AI digunakan dalam berinvestasi di berbagai bidang. Model berbasis AI dapat meningkatkan proses kuantitatif apa pun yang terhambat oleh pemikiran linier, heuristik, dan overfitting. Beberapa area utama di mana AI digunakan adalah:

  • Generasi Alfa – Tugas pertama manajer investasi mana pun di bidang ini adalah menghasilkan pengembalian berlebih, dan manajer yang digerakkan oleh AI memiliki peran yang sama. Algoritme pembelajaran mesin dapat dengan lebih baik memodelkan sifat non-linier dari berbagai kumpulan data keuangan dan memperoleh wawasan yang lebih akurat dan dapat ditindaklanjuti untuk pembuatan alfa.
  • Manajemen Risiko – Risiko lebih dapat diprediksi daripada pengembalian di pasar keuangan dan AI dapat menjadi faktor penting dalam manajemen risiko.
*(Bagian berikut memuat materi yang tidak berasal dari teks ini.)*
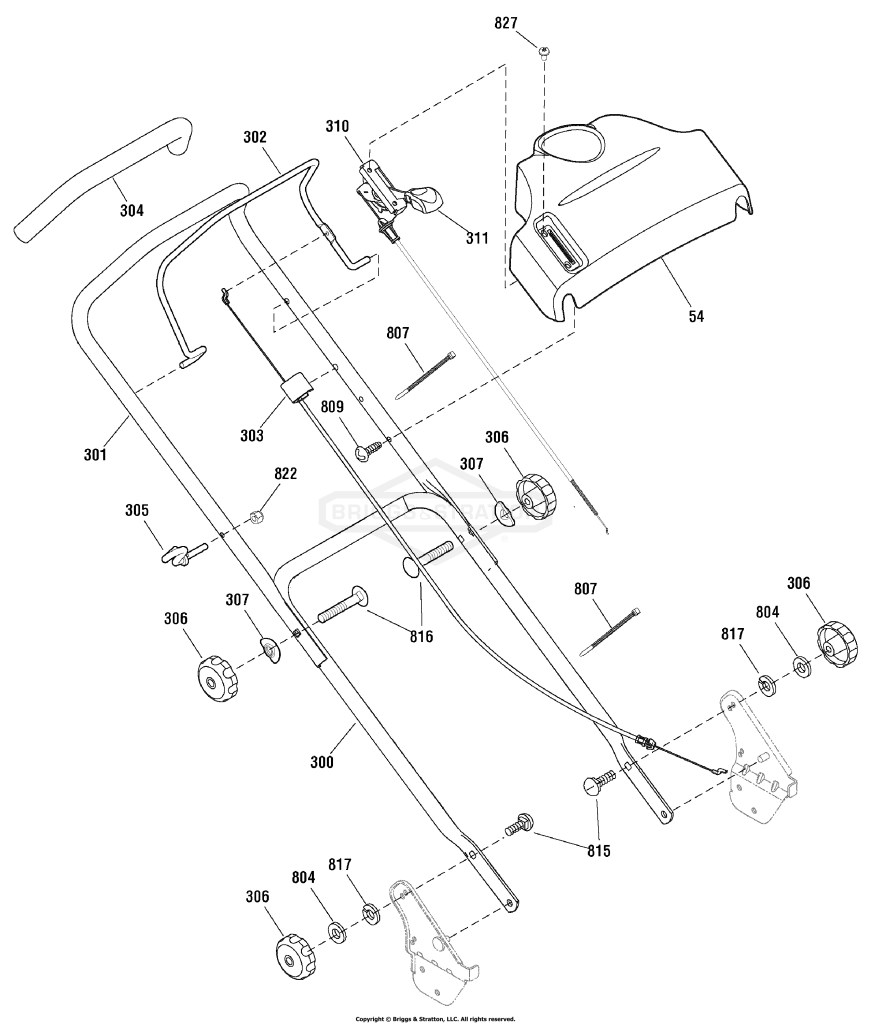 Handle Assembly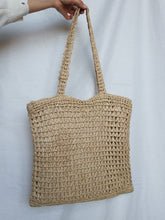 Load image into Gallery viewer, Paper toter bag - lallasshop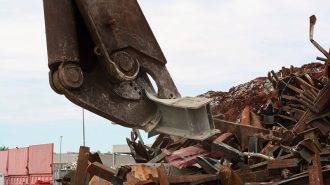 La Comisión Europea no considera estratégico el sector del reciclaje en su Ley de Aceleración Industrial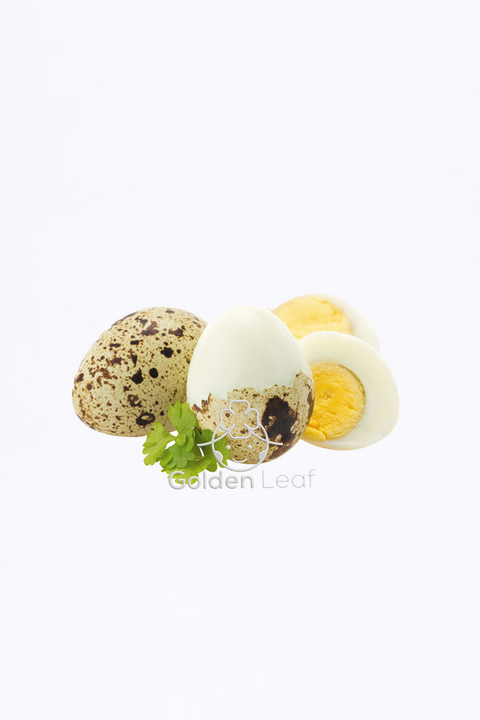 Quail Egg Canned (24x425g) - FooJoy
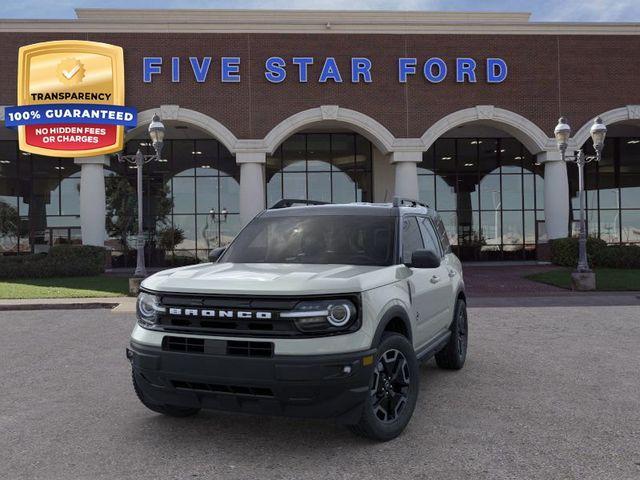 new 2024 Ford Bronco Sport car, priced at $34,408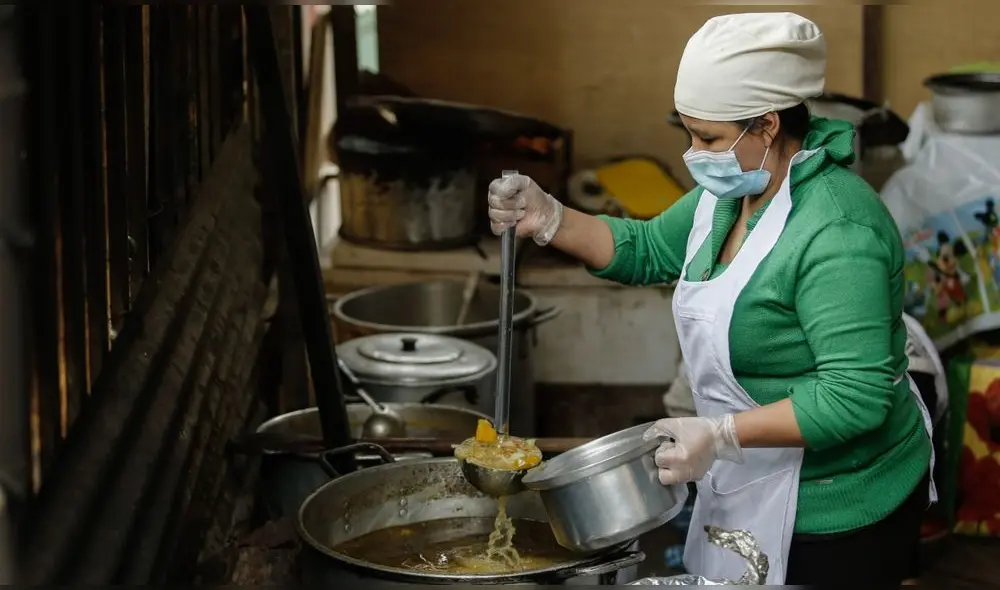 Los actuales beneficiarios de programas sociales acceden al bono alimentario de manera automática. Foto: Antonio Melgarejo/La República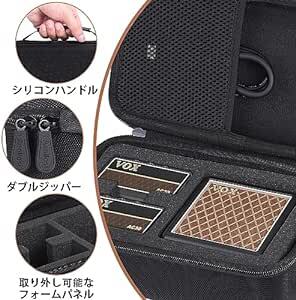 VOX ギターアンプ amPlug2 2W AC30/Classic Rock/Bass専用保護収納ケース完全対応 -Aenllo_画像3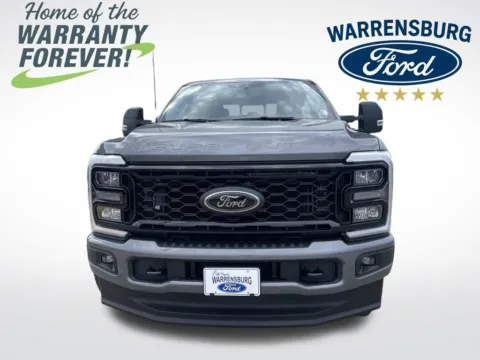 Photos of 2025 Ford F-250SD XLT for sale in Warrensburg, MO at Warrensburg Ford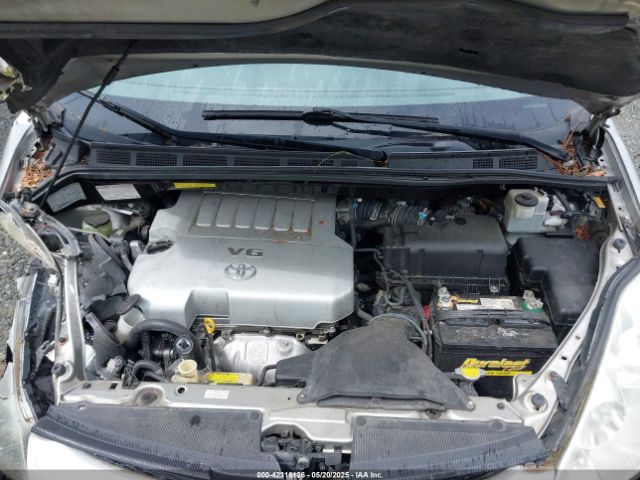 2007 TOYOTA SIENNA 5TDZK23C37S043385 Photo 9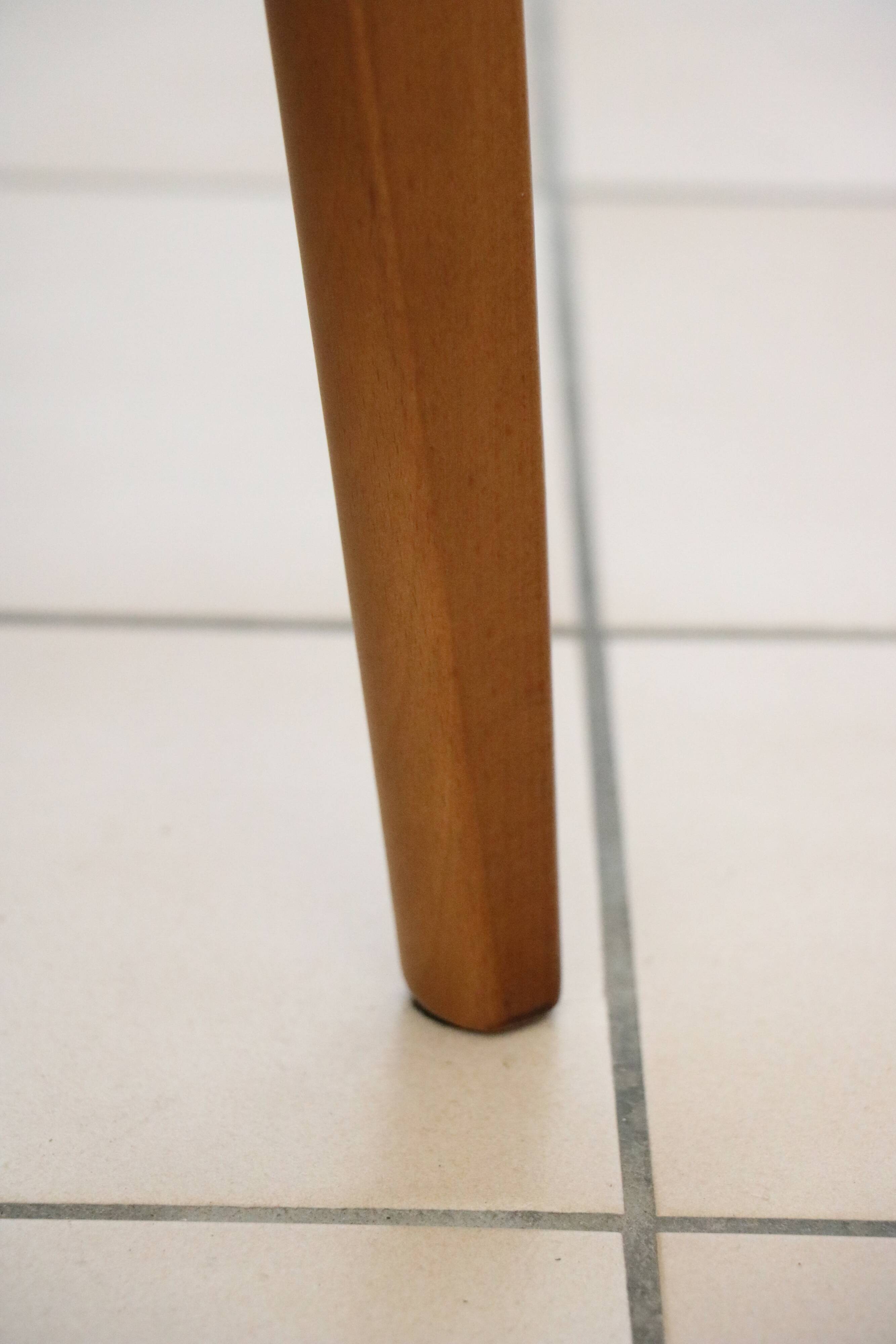 Pair of Scandinavian chairs
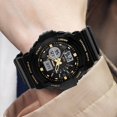 thumbnail image 4 of Relojes electrónicos para hombre, deportivos, para exteriores, impermeables, con pantalla dual, relojes multifuncionales para hombre, 4 of 5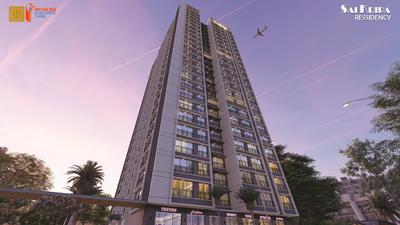 Project Image of 265 Sq.ft 1 BHK Apartment / Flat for sale in Vikhroli East for Rs. 5700000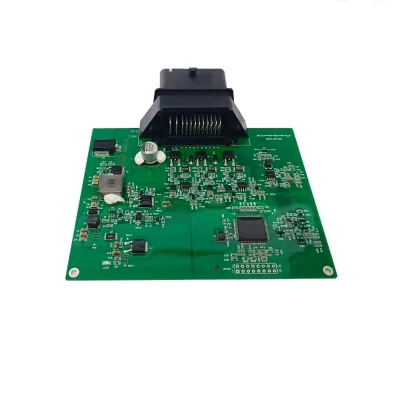 High-Reliability Gas Filter Pump Control Board One-Stop SMT+DIP+Full Inspection Assembly Service PCBA Product Category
Model kecerdasan buatan dapat memprediksi pola volatilitas yang berubah dan rezim pasar untuk menginformasikan model alokasi aset dengan lebih baik dan melindungi modal.
  • Mengekstrak Informasi Alternatif – Area investasi baru yang menarik di mana AI memainkan peran penting dalam mengekstraksi informasi dari data yang tidak terstruktur. Misalnya, mendapatkan sentimen dari Twitter atau perkiraan konsensus dari catatan analis, mendapatkan informasi tentang perusahaan berdasarkan pencarian internet atau data aktivitas geografis. Cara menjelajah di sini tidak ada habisnya.
  • Efisiensi operasional – Last but not least, teknik kecerdasan buatan dapat meningkatkan pengalaman pengguna dengan memungkinkan manajer kekayaan untuk lebih memahami kebutuhan pengguna dan mendapatkan wawasan yang lebih baik menggunakan analitik data besar.
Also Read :  Mengapa guru keuangan pribadi buruk dalam memberikan nasihat keuangan pribadi

Kecerdasan buatan muncul di India dan berkembang pesat dalam manajemen investasi. Kecerdasan buatan berada di depan model dan manajer tradisional. Ini dapat memproses kumpulan data besar dan mengekstrak wawasan yang dapat ditindaklanjuti, mengingat interaksi non-linier yang kompleks antara ratusan variabel ekonomi dan keuangan. Karena kelompok investor baru dan manajer kekayaan baru menjadi lebih didorong oleh data dan dipengaruhi oleh AI, kami melihat ruang investasi berkembang lebih efisien dan lebih bermanfaat.